しかし終盤である人物が事故って危うく死にかける。
ものすごく、怖い。
他人事の「死」がたくさん積み重なっていったところで起こる「死ぬかもしれない恐怖」、それを越えて登場人物の「幼い我が子を死なせてしまうかもしれない恐怖」がなだれ込んできて、本当に怖い。
その後の、この人物の生き方に与える影響は、ものすごく説得力があった。
「生きている」ややこしさもあるけれど、「死」で喪うものへの恐怖はやっぱり、どうしたって「取り返しがつかない」怖さ。
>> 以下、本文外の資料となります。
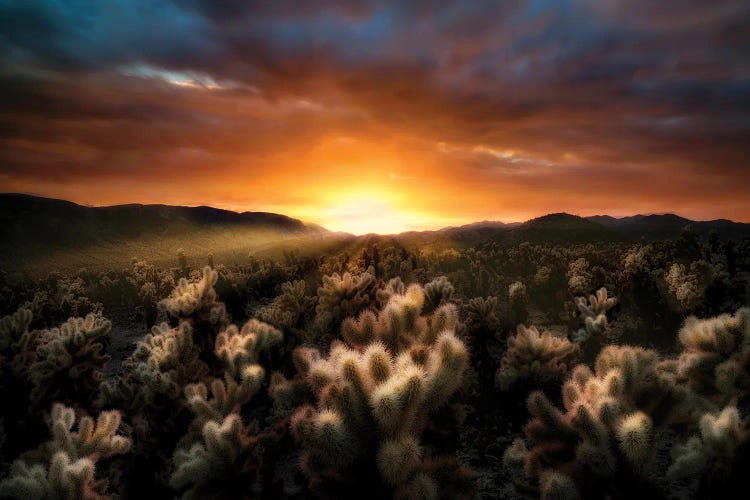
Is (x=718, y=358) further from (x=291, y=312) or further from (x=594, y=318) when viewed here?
(x=291, y=312)

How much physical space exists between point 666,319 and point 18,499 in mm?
14393

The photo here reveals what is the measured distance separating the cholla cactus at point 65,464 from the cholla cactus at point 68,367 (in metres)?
1.88

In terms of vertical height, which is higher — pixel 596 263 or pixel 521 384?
pixel 596 263

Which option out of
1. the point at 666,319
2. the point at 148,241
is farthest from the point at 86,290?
the point at 148,241

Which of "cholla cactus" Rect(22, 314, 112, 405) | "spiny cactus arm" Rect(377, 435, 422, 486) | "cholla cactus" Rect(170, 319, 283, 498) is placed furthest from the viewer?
"cholla cactus" Rect(22, 314, 112, 405)

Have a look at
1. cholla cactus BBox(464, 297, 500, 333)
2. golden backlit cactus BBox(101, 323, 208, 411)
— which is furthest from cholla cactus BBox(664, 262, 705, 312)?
golden backlit cactus BBox(101, 323, 208, 411)

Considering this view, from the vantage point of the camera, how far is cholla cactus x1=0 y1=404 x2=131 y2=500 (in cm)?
287

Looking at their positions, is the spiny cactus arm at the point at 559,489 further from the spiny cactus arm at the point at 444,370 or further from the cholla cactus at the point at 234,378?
the cholla cactus at the point at 234,378

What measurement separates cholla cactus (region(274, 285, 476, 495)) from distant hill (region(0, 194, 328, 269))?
→ 7348 centimetres

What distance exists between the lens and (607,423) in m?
3.19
この話には「フキンシンちゃん」こと蕗山フキ子嬢が女子大生で登場するが、彼女がごく普通に平凡な日常生活のバイト学生として描かれていてふーんと思って読んでいたら最後のほうでいきなりそこだけ別世界のエンタメ小説みたいな説明文が出てきて、つまりこれは、なんでしょう。「ノンフィクションの中にフキ子ちゃん」のような気持ちで読んでしまう、でもこの小説全体はいうまでもなく「フィクション」で、だけどあちこちに挿入される「有名人の死」は「ノンフィクション」なのである。
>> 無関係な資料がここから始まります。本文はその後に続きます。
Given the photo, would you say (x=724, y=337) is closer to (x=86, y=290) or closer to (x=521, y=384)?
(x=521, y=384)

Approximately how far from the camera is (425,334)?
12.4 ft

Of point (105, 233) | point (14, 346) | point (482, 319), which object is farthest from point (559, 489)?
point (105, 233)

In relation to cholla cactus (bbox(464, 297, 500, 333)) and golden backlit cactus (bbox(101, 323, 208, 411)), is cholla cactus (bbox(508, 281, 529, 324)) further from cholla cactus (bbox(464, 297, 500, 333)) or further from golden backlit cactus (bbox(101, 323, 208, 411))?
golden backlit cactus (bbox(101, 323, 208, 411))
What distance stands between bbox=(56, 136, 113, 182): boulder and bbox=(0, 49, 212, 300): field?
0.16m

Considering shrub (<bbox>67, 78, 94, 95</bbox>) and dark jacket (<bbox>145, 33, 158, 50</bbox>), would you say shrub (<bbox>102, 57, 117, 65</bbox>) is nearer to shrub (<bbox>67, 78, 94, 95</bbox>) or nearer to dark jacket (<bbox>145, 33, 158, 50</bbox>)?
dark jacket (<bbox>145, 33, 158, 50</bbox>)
フィクションとノンフィクションの境目が揺らぐ、「死」はそう誰にでも起こるとみんな知っているけれどいつ起こるかはわからない、というようなことが本文のどこだかに書いてあったけれども、「死」と「生」の境目がどこにあるかはわからない。
その死が「予期できない」ものであればあるほど、周囲に与える衝撃・影響は大きくなる。
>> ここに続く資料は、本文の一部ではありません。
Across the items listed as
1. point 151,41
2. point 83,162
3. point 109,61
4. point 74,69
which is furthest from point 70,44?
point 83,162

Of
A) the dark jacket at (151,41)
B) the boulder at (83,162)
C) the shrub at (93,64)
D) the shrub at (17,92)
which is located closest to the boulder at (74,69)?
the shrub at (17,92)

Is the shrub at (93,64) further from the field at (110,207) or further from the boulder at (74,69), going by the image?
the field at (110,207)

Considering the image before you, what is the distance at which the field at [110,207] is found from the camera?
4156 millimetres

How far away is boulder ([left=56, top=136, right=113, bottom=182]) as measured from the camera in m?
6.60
登場人物のそれぞれ結構変な癖みたいな個性があって、群像劇みたいな書かれ方で、特に誰にも同化・深く共感することは無くて、どちらかというと逆の感じで、だからこそ話の展開をわりと冷静に追えたように思う。「全体まとめて、何が描かれるのか」思えば『三の隣は五号室』もそういうタイプの小説だった。そういう方向でいくのかなあ。

読みはじめる前、「なんだか暗そうなタイトルだな」と思ったけれど、内容を読み終わって本を閉じて、あらためてそのタイトルを見るとなんだかもう本当に震撼としたというか、「おおう、……そう来る?」と思ってしまった。

こういうテーマの小説は、やっぱり重たい。